Bayer Kartonagen: Von der Handwerkskunst zur Industrie

Vorarlberg / 07.11.2024 • 17:05 Uhr
Bayer Kartonagenfabrik
Bayer Kartonagen um 1950. Haymon

Gegründet 1926 von Joseph Bayer, entwickelte sich das Unternehmen vom kleinen Zulieferer der Stickereiindustrie zu einem vielseitigen Betrieb mit Kunden in verschiedenen Branchen.

Lustenau Im Jahr 1913 verließ der 17-jährige Joseph Bayer seine Heimatstadt Tübingen, um nach einer erfolgreichen Gesellenprüfung neue Horizonte zu erkunden. Sein Weg führte ihn ins Rheintal, wo er in der Schweiz bei Dischler Kartonagen anheuerte. Der Erste Weltkrieg zwang ihn jedoch an die Front und unterbrach seine Tätigkeit in der Kartonagenbranche.

Bayer Kartonagenfabrik
Erste Werkstatt um 1930.
#####
ZU LÖSENDE AUFGABEN =
1: Schreibe aus dem Text über Bayer Kartonagen wörtlich die Stelle von „Vorarlberg / 07.11.2024“ bis einschließlich „Werkstatt um 1930.“ ab.
2: Führe den Text über Bayer Kartonagen im Anschluss an seinen letzten Satz weiter.
#####
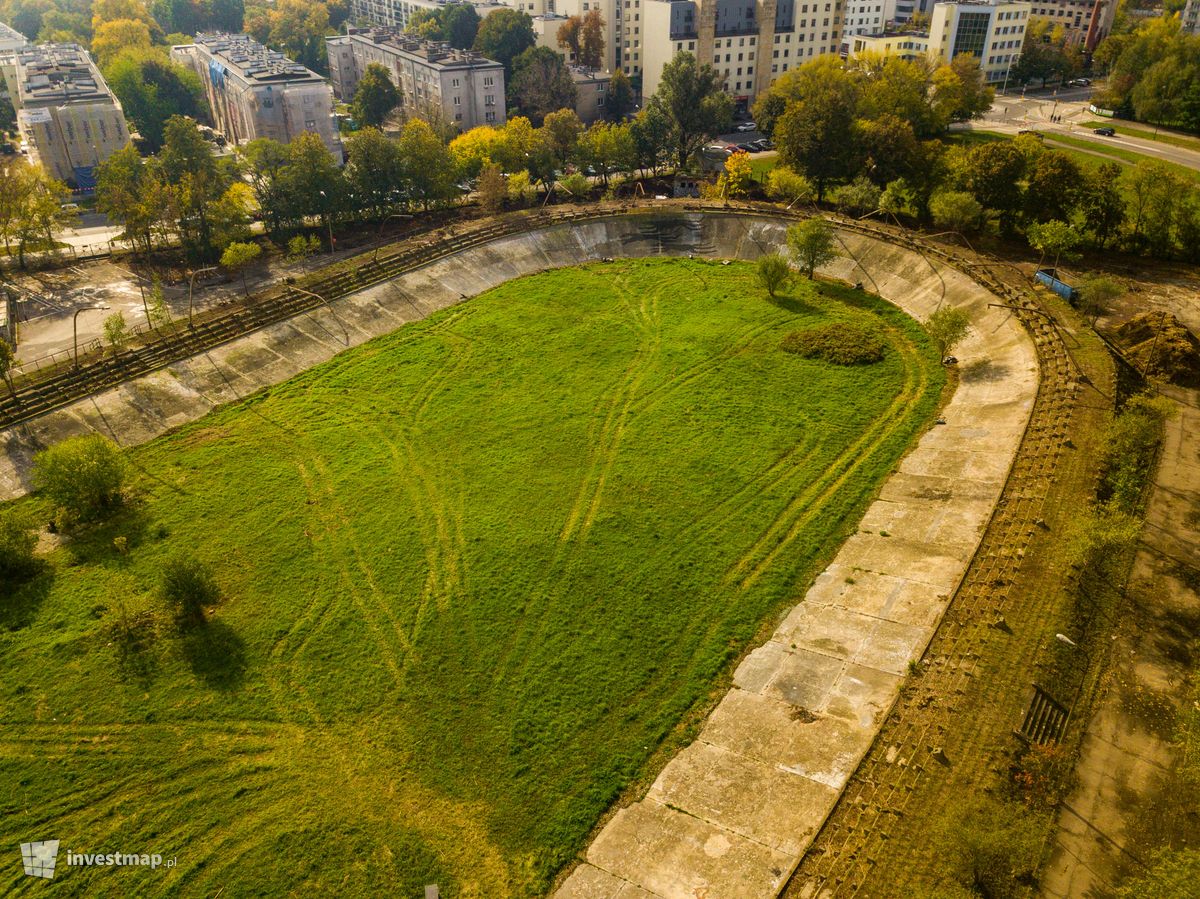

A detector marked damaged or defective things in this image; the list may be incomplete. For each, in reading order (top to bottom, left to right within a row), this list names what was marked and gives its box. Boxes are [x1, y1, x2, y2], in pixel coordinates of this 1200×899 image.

cracked concrete surface [0, 213, 1032, 899]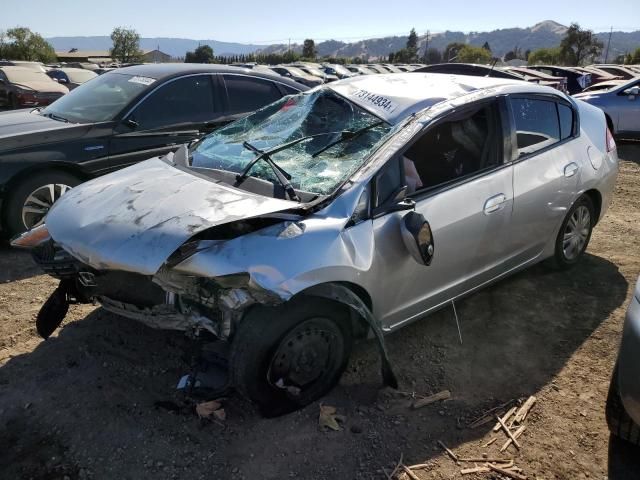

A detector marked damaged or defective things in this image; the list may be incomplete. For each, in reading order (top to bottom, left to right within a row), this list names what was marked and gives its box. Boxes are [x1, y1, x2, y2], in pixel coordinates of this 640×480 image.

shattered windshield [190, 88, 392, 195]
crumpled hood [47, 158, 298, 276]
severely damaged car [12, 72, 616, 416]
damaged door mirror [400, 212, 436, 266]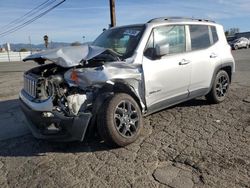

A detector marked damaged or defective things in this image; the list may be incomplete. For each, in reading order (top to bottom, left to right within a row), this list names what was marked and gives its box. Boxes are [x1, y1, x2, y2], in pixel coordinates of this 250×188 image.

crumpled hood [23, 44, 108, 67]
damaged front end [19, 44, 145, 141]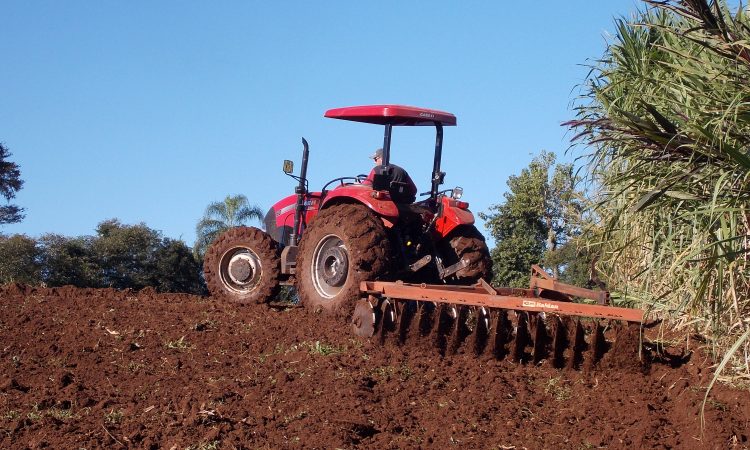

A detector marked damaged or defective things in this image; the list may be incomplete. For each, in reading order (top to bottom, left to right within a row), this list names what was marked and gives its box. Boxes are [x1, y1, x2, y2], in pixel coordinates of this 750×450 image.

rusty metal frame [362, 278, 644, 324]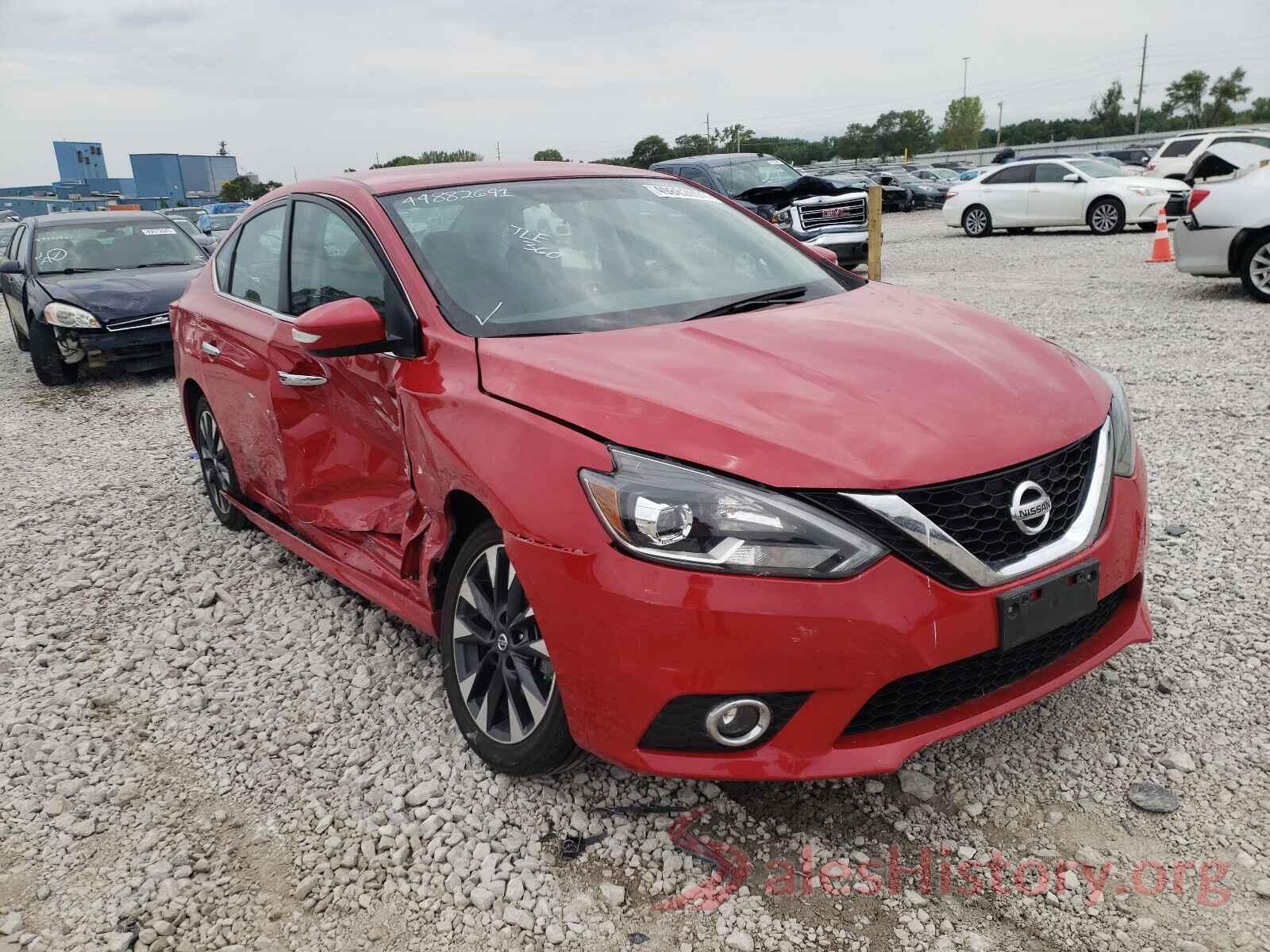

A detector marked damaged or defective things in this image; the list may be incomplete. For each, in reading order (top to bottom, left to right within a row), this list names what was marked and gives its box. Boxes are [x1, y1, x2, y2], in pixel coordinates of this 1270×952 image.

damaged red car door [270, 195, 414, 538]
#####
ANTWORTEN ZU AUFGABEN =
1:
Vorarlberg / 07.11.2024 • 17:05 Uhr
Bayer Kartonagenfabrik
Bayer Kartonagen um 1950. Haymon

Gegründet 1926 von Joseph Bayer, entwickelte sich das Unternehmen vom kleinen Zulieferer der Stickereiindustrie zu einem vielseitigen Betrieb mit Kunden in verschiedenen Branchen.

Lustenau Im Jahr 1913 verließ der 17-jährige Joseph Bayer seine Heimatstadt Tübingen, um nach einer erfolgreichen Gesellenprüfung neue Horizonte zu erkunden. Sein Weg führte ihn ins Rheintal, wo er in der Schweiz bei Dischler Kartonagen anheuerte. Der Erste Weltkrieg zwang ihn jedoch an die Front und unterbrach seine Tätigkeit in der Kartonagenbranche.

Bayer Kartonagenfabrik
Erste Werkstatt um 1930.

2:
Erst 1920, nach einem zweijährigen Aufenthalt in Ulm, kehrte er zu Dischler Kartonagen zurück, welches mittlerweile eine Zweigstelle in Lustenau betrieb. Bereits sechs Jahre später wagte Bayer den Schritt in die Selbstständigkeit. Er übernahm eine Maschine und eine kleine Werkstatt in der Radetzkystraße von FC-Lustenau-Gründungsmitglied Hans Hämmerle, besser bekannt als Rapidles Hans. Mit einem Mitarbeiter begann er, Kartonagen vor allem für die Stickereiindustrie zu produzieren, welche damals eine treibende Wirtschaftskraft in der Region darstellte.

Bayer Kartonagenfabrik
schnelle Lieferungen wurden um 1930 mit einer Rückenkraxe von Viktor, einem Mitarbeiter, persönlich zugestellt.

Der junge Unternehmer belieferte die Stickereien hauptsächlich mit einfachen Schachteln für Bobinen. Doch die wirtschaftlichen Schwankungen der Stickereiindustrie lehrten Bayer, sich nicht auf eine einzige Branche zu verlassen. Rasch erweiterte er daher sein Angebot und nahm auch Verpackungen für die Lebensmittelindustrie in sein Sortiment auf.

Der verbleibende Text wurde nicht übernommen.